Risen From Pale Ashes
by Honour Society
Summary: AU: Follows welcome to maddieland's "Out of Concrete Dust." This is the untold story of four devoted soccer players. Alicia, the bold one. Massie, the quiet one. Kristen, the smart one. Claire, the rich one. Enter Dylan Marvil.


**Disclaimer: **Not even the idea is mine - it's the wonderful welcome to maddieland's. Also, I don't own the characters or setting (it's all Lisi Harrison) or the brand names mentioned within.

**A/N: **For Maddie. Hope you like it, girlie.

**Risen From Pale Ashes**

_-A Clique Story Written by: _Honour Society-

-Chapter Une-

Side-bangs pushed away from her face by a charcoal grey stretchy headband, Massie Block sighed in contentment. It had been a gruelling tryout season. Even more so than last year. None of that really matter anymore.
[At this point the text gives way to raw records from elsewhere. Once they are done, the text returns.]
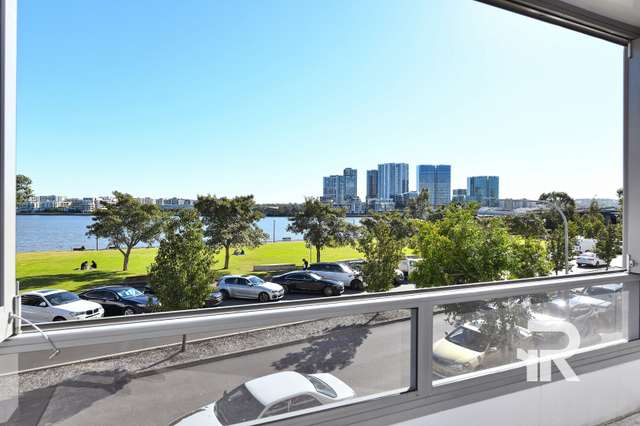 265/8A Mary St, Rhodes NSW 2138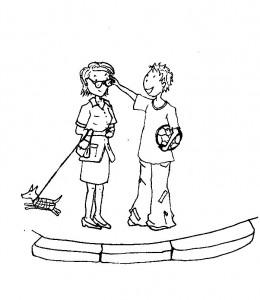 illustration de Fanny Chassagne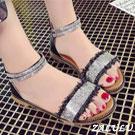 璀璨閃耀一字帶水鑽繫踝平底涼鞋-
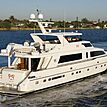 Next Chapter Yacht 29.57m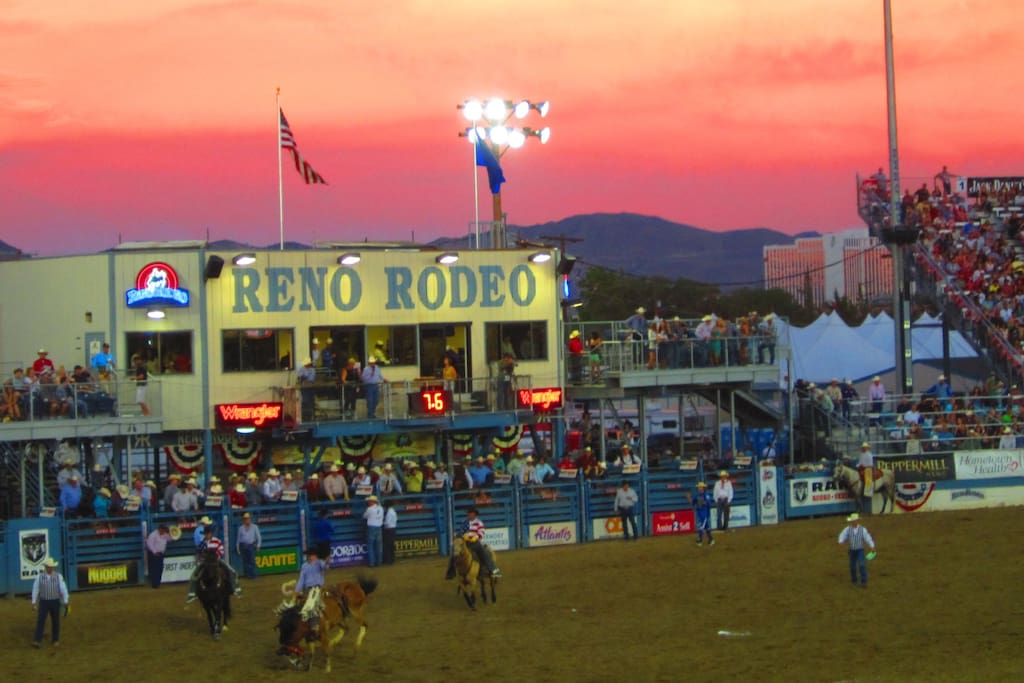 Reno Rodeo - one of the biggest and baddest - and you could walk to the event from Casa Mulino June 14th - 23rd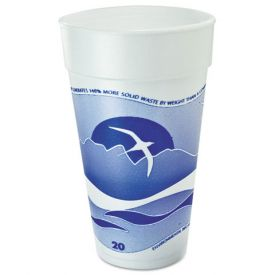 Dart Horizon Designer Foam Cups 20oz.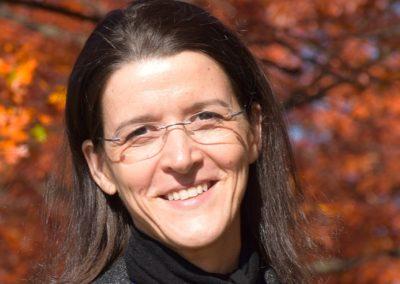 Dr. Marina Galvez Peralta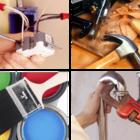 Home repair11
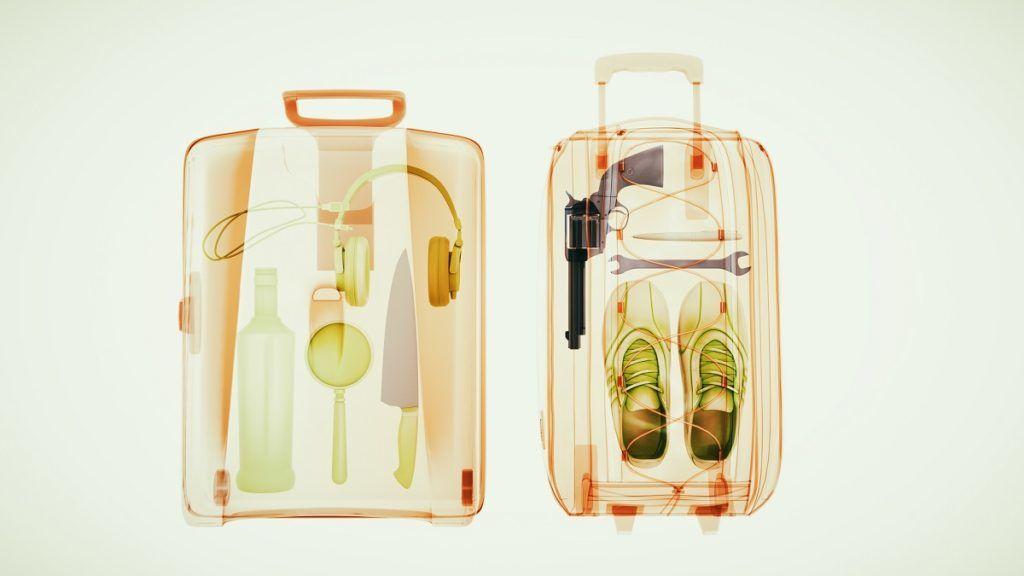 Baggage through the Xray machine to ensure safety. 3d illustration.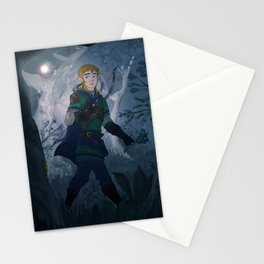 Link with Fairy Stationery Cards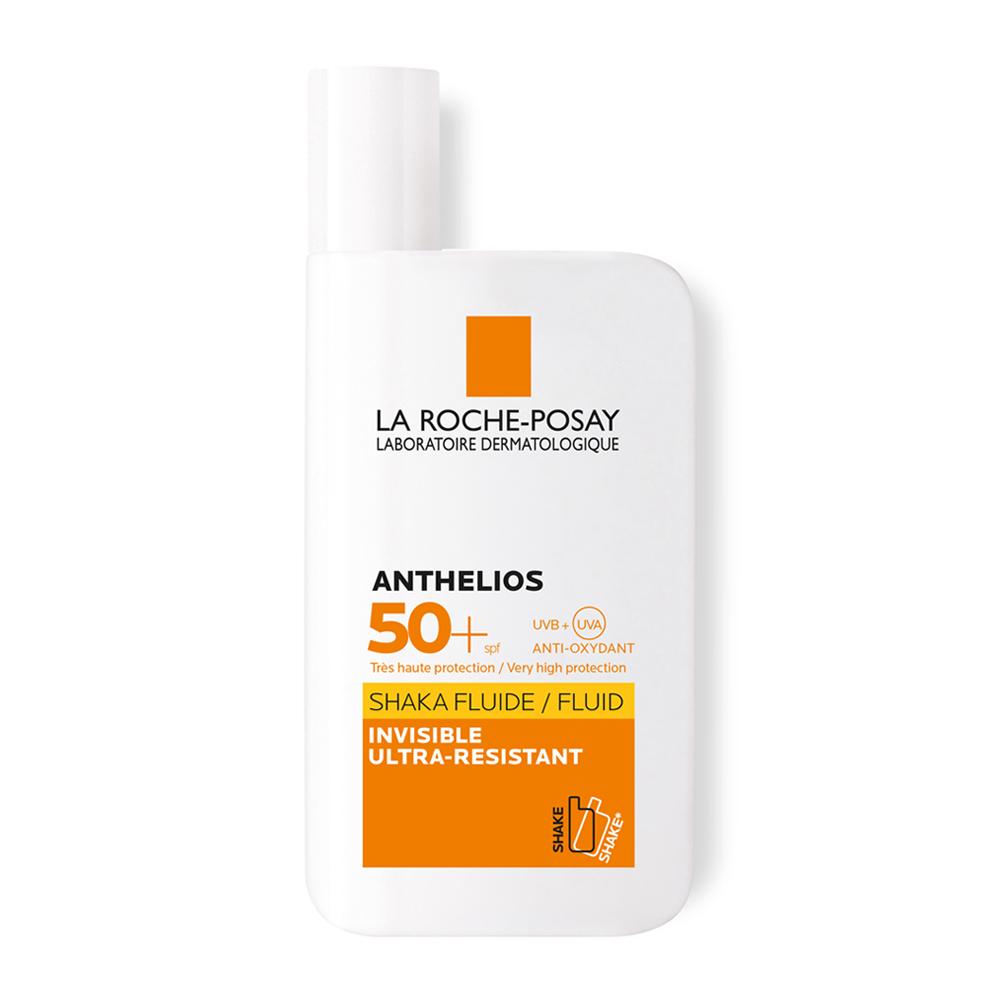 La Roche Posay Anthelios 50+ Shaka Fluid 50ml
Now, she was back in her rightful position. Defence for the Abner Doubleday Day Aardvarks.

Lame name, awesome team.

"You make it?" Alicia Rivera asked with a tilt of her head. She looked positively radiant. Her forehead glistened with post-Gym sweat, her cheeks were pleasantly flushed, and her breath was slightly irregular.

"Uh-huh." She nodded slowly.

Of their group, Massie was the quietest. She spent most of her time sending graceful kicks up the field or holed up in the art room, practicing and perfecting her brushstrokes. Not that Alicia could tell any brushstroke apart, but she still complimented Massie on her every achievement.

Like the rest of The Girls, Massie was a nearly straight-A student. A complete right brain thinker, though. She preferred to keep her comebacks and comments to herself while in large groups and privately divulge her thoughts to her best friend, Alicia, or the rest of The Girls at a later time. It was why everyone loved her. She was just so…nice.

The Girls, dubbed by their soccer coach, one Mr. Chance, because they were so close it was sometimes impossible to tell them apart, were comprised of four fourteen-year-olds. Alicia Rivera was the leader. She was outgoing, clever and not afraid to stand up to the idiots that swarmed ADD.

Massie was her loyal beta, preferring to take a backseat to all the drama of the ninth grade.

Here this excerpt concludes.